先ず店内に入った瞬間に、シマッタと思いました。それほど店内の空気が澱んでいるのです。午後1時を回っていましたので、昼時の雑踏が一区切りついていたのでしょうが、一口にいえば店員が揃ってダレテいるのです。
入店した以上は仕方なく、昼のメニュウから「ちらし寿司」を注文しました。値段は確か4000円位だったと記憶しています。カウンターの向こうに3-4名の寿司職人が、いかにも手持ち無沙汰な様子で、ただボーっと立っていました。
店員のしつけからいけば、寿司チェーン店の方がよほど上です。
少しすると注文の「ちらし寿司」が出てきましたが、味がやたら甘ったるいだけで、ただ不味いというしかありません。
店内は、客が私たち夫婦ともう一人だけで、妻と「これじゃあ客は来ないよな」と話していました。
ネットでこの店の口コミを見ると、私と同じような感想が載っていましたので、やはりそうかと思いました。
その店の名は、「銀座寿司幸本店」です。
世界でもっとも権威のあるレストランガイドとされている「ミシュランガイド東京2008」に掲載される“星つきレストラン”150軒が19日発表されましたが、その中にその「銀座寿司幸本店」が入っていたのは驚きです。

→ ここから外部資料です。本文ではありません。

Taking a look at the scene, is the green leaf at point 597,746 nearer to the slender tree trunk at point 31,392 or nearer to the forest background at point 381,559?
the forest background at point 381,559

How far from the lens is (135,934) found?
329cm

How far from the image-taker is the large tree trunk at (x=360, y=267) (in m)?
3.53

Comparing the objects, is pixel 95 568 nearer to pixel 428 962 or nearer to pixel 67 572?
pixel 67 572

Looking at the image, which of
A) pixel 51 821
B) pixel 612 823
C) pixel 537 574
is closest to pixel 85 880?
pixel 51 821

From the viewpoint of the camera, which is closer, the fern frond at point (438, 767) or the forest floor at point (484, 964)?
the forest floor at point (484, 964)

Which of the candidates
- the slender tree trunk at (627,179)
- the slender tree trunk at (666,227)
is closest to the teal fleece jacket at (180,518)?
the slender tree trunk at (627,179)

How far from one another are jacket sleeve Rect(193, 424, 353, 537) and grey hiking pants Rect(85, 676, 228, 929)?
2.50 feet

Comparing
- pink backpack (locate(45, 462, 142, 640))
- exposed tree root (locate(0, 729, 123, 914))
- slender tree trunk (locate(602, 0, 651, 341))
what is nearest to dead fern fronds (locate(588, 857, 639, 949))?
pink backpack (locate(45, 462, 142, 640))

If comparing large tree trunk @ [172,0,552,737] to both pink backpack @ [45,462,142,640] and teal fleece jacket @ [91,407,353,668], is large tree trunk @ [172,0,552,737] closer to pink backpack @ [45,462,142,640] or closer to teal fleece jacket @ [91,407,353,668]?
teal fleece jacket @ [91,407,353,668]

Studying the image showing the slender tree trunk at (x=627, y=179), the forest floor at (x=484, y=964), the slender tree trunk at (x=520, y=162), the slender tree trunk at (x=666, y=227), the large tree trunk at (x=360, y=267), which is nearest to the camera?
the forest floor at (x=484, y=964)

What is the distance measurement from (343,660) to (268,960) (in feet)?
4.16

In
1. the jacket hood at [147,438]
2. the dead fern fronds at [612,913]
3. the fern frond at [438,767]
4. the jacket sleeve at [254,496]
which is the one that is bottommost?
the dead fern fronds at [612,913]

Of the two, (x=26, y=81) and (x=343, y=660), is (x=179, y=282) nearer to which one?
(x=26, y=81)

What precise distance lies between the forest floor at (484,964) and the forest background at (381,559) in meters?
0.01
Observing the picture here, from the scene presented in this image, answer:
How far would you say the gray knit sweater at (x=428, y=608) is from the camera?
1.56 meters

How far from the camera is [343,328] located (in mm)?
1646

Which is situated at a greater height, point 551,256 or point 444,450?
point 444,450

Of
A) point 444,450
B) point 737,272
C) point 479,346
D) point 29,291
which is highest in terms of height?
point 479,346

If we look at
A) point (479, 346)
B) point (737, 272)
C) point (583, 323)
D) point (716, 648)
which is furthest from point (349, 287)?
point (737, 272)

昼飯の、しかも「ちらし寿司」を食っただけでトヤカク言うなという声もあるかも知れませんが、どんな時間帯でもどんな料理でも、それなりに満足させるのが一流店の価値ではないでしょうか。
料理はともかく、店の雰囲気や店員のマナーなどは、時間帯に関係無いはずです。
世の中に、グルメ本ほどアテにならないものはありません。
20代の頃、会社の同僚と、当時最も権威のあったグルメ本に掲載されている有名店を食べ歩きしようと相談がまとまり、1軒ずつチャレンジしたのですが、余りに書いてある事と現実が違っていたので、数軒で取りやめました。
以来、こうしたグルメ本は一切信用しないことにしています。
理由は簡単で、取材にくると店側が特別のもてなしをするのです。有名人が推薦する店には絶対行くなという教訓があるのと一緒です。
ミシュランの場倍、欧州人3人と日本人2人の覆面調査員が昨年5月から1年半かけて調査したとのことですが、ミシュランのこうした動きは、事前に業界内部では知れ渡っていたでしょう。
いくら覆面調査といっても、単なる客か、それとも店を調査に訪れたのかは、店側は直ぐに様子で分かります。
特定の上客だけにもてなしが良いという店が、選ばれやすいのだと思われます。
結局は、その5名の調査員の主観で判断した格付けです。
料理が美味いか不味いかや、店の良し悪しに対する評価というのは、個人差が大き過ぎるのでしょう。
グルメ本で私が唯一参考になると思っているのが、「ZAGAT」(ザガットサーベイ)です。
こちらは特定の人物が選考するのはなく、多くの利用者の口コミを集計していますので、あまり大きく外れることはありません。高級店から庶民的な店まで網羅しているので便利です。
それでも最終的には自分の目で見て、自分の味覚で判定するしかないわけで、権威に踊らされて嫌な思いをするのは避けたいものです。